• **Aim of the exercise**
If a record holds a picture, leave the picture out and copy everything else exactly.

• **Record excerpts**
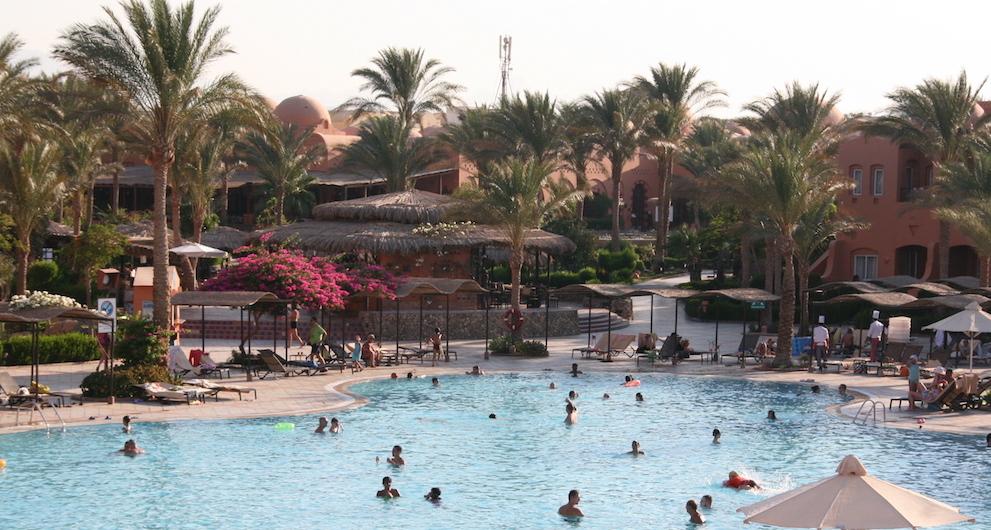 Ägypten, Makadi Bay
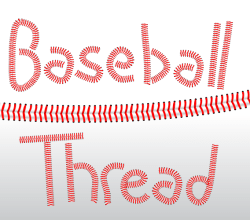 Vector Baseball Threads Illustrator Brushes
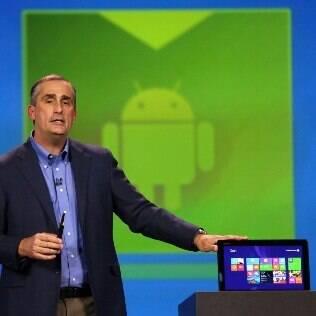 Com processadores Intel, computadores poderão rodar Windows e Android ao mesmo tempo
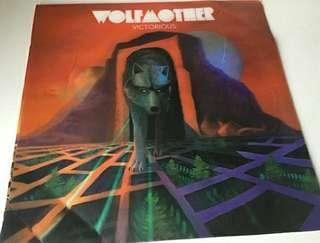 wolfmother (victorious) Lp/vinyl - heavy stoner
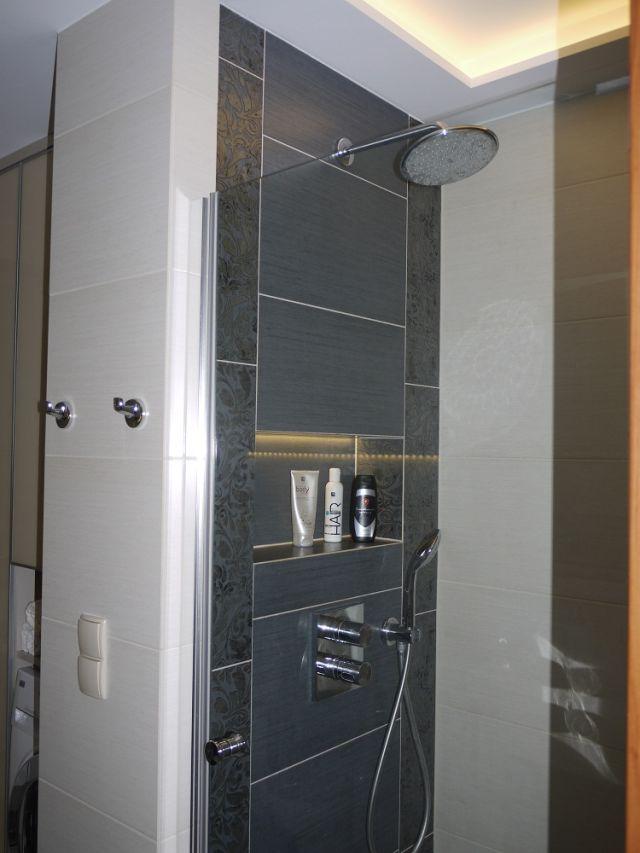 dorota galeria wnęka prysznicowa �azienkowe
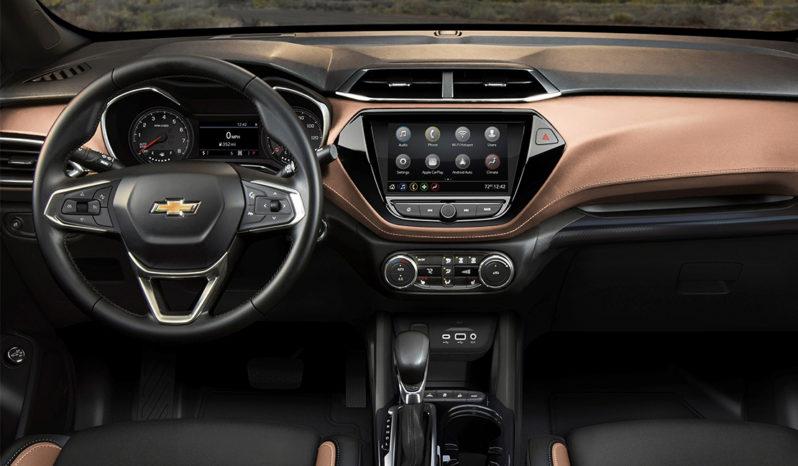 Chevrolet Trailblazer 21 full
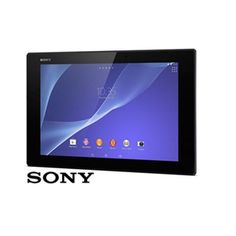 Picture of Sony Xperia Tablet www.yayday.com.au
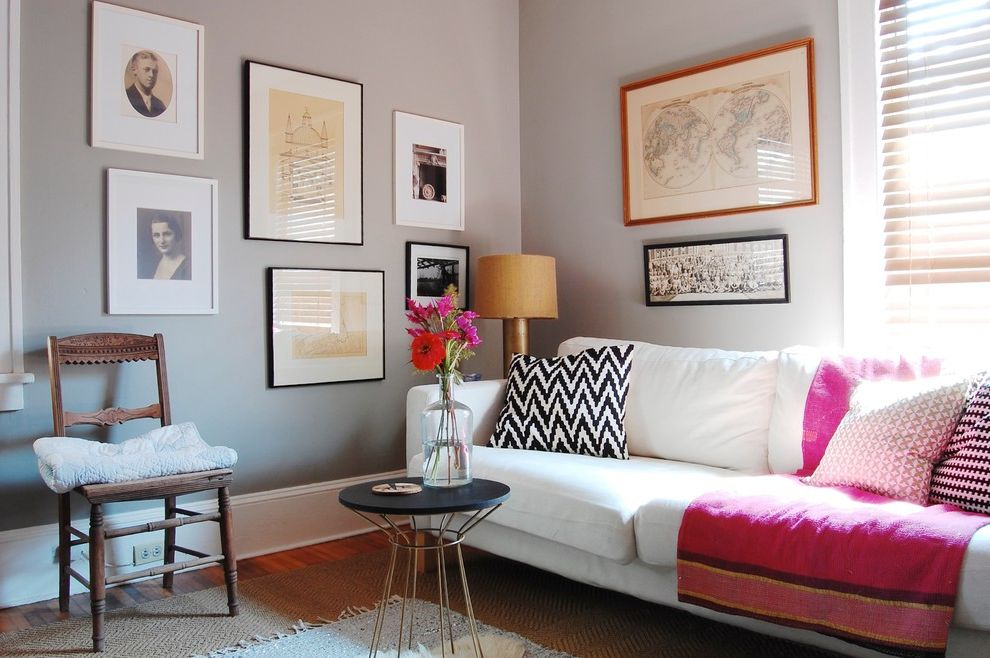 Lowes Asheville with Eclectic Family Room  and Asheville Chalkpaint Chalkpaint Wall Chevron Pillow Eclectic Family Room Gallery Wall Jute Rug Layers Light Gray Walls Modern My Houzz
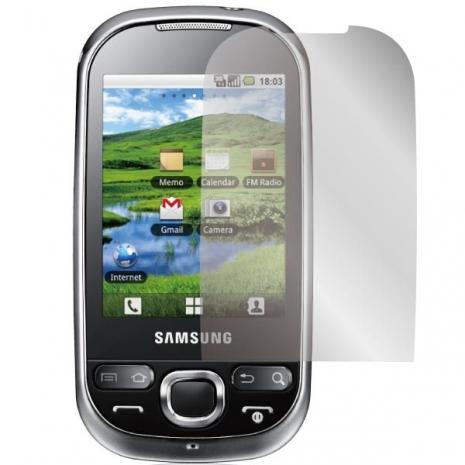 ZIYA SAMSUNG Galaxy 5 i5500抗刮螢幕保護貼 (HC) - 2入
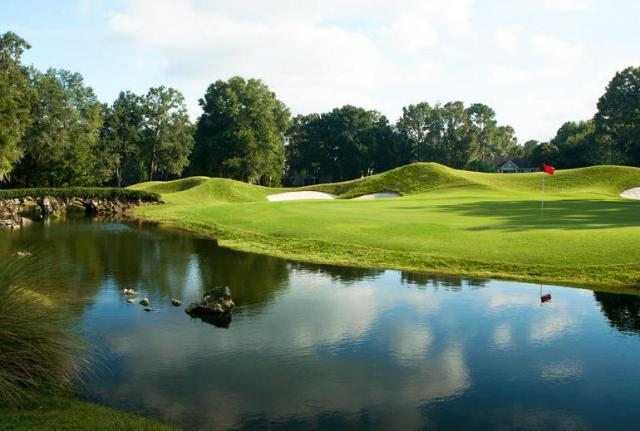 Haile_Plantation_Golf_Country_Club_-_Haile_Plantation_351230.jpg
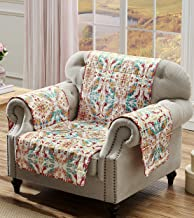 Greenland Home Joanna's Garden Slipcover, Arm Chair, White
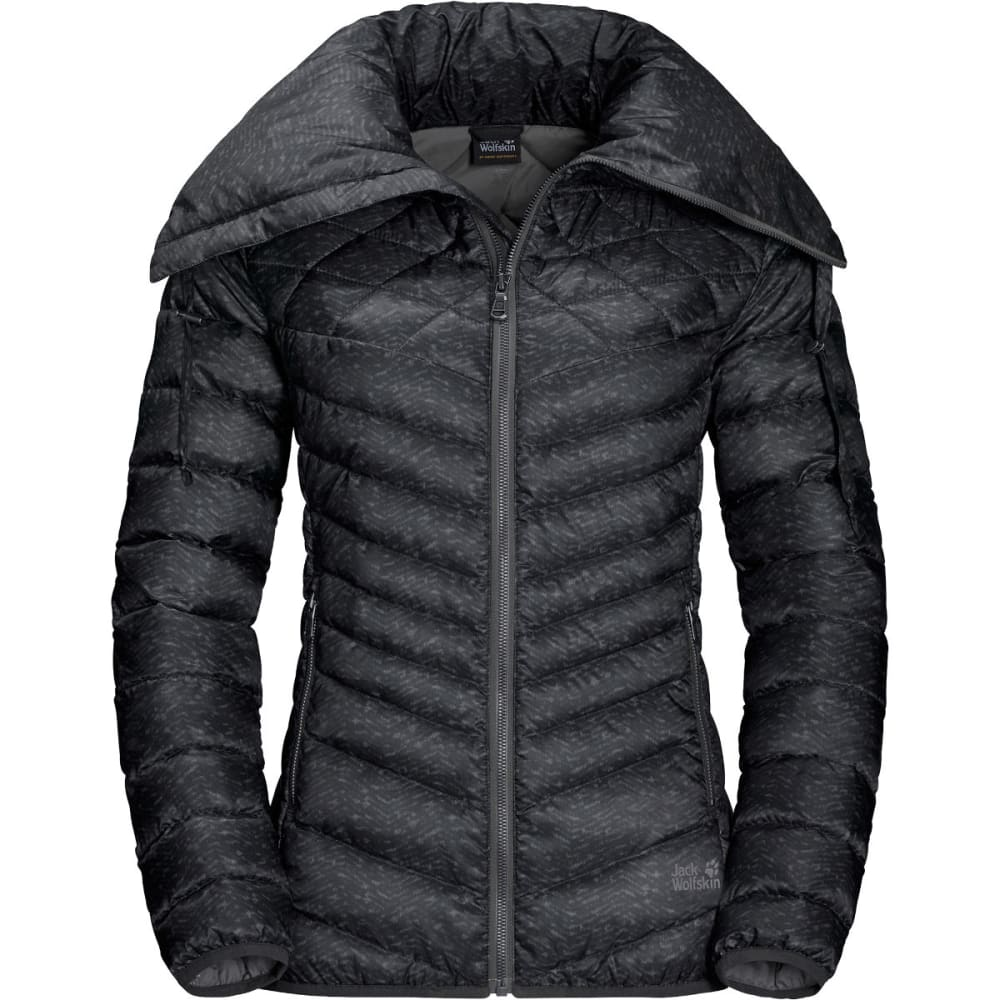 JACK WOLFSKIN Richmond Hill Jacket - BLACK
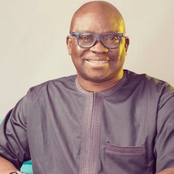 Nigerians React As Ayodele Fayose Said He Would Like To Become The Country Next President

• **Expected output**
 Ägypten, Makadi Bay
 Vector Baseball Threads Illustrator Brushes
 Com processadores Intel, computadores poderão rodar Windows e Android ao mesmo tempo
 wolfmother (victorious) Lp/vinyl - heavy stoner
 dorota galeria wnęka prysznicowa �azienkowe
 Chevrolet Trailblazer 21 full
 Picture of Sony Xperia Tablet www.yayday.com.au
 Lowes Asheville with Eclectic Family Room  and Asheville Chalkpaint Chalkpaint Wall Chevron Pillow Eclectic Family Room Gallery Wall Jute Rug Layers Light Gray Walls Modern My Houzz
 ZIYA SAMSUNG Galaxy 5 i5500抗刮螢幕保護貼 (HC) - 2入
 Haile_Plantation_Golf_Country_Club_-_Haile_Plantation_351230.jpg
 Greenland Home Joanna's Garden Slipcover, Arm Chair, White
 JACK WOLFSKIN Richmond Hill Jacket - BLACK
 Nigerians React As Ayodele Fayose Said He Would Like To Become The Country Next President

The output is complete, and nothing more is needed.